Cohen noted that beyond the technical challenges of launching new ETFs, the demand for other crypto ETFs, particularly Solana, is not there yet. While Solana is being touted as the next potential ETF candidate, Cohen noted that the market appetite remains lacking.
BlackRock’s interest in Bitcoin and Ethereum ETFs comes after the successful launch of Ethereum ETFs last week, which saw weekly trading volume for the crypto fund soar to $14.8 billion, the highest level since May. The success has fueled speculation about the next possible ETF, with Solana frequently mentioned as a contender.
Solana, known as a faster and cheaper alternative to Ethereum, has been the subject of two separate ETF filings in the US by VanEck and 21Shares. However, the lack of CME Solana futures, unlike Bitcoin and Ethereum, is a significant hurdle for SEC approval of a Solana ETF.
Despite these challenges, some fund managers remain optimistic about Solana’s potential. Franklin Templeton recently described Solana as an “exciting and major development that we believe will drive the crypto space forward.” Solana currently accounts for about 3% of the overall cryptocurrency market value, with a market cap of $82 billion, according to data from CoinGecko.
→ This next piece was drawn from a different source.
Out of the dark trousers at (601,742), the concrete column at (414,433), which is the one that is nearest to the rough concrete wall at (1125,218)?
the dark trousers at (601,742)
Meanwhile, Bitcoin investors continue to show strong support, as evidenced by substantial inflows into BlackRock’s iShares Bitcoin Trust (NASDAQ: IBIT). On July 22, IBIT reported inflows of $526.7 million, the highest single-day total since March. This impressive haul stands in stark contrast to the collective inflow of just $6.9 million seen across the remaining 10 Bitcoin ETFs, according to data from Farside Investors. The surge in IBIT inflows coincides with Bitcoin’s significant $68,000 level, just 8% off its all-time high of $73,000.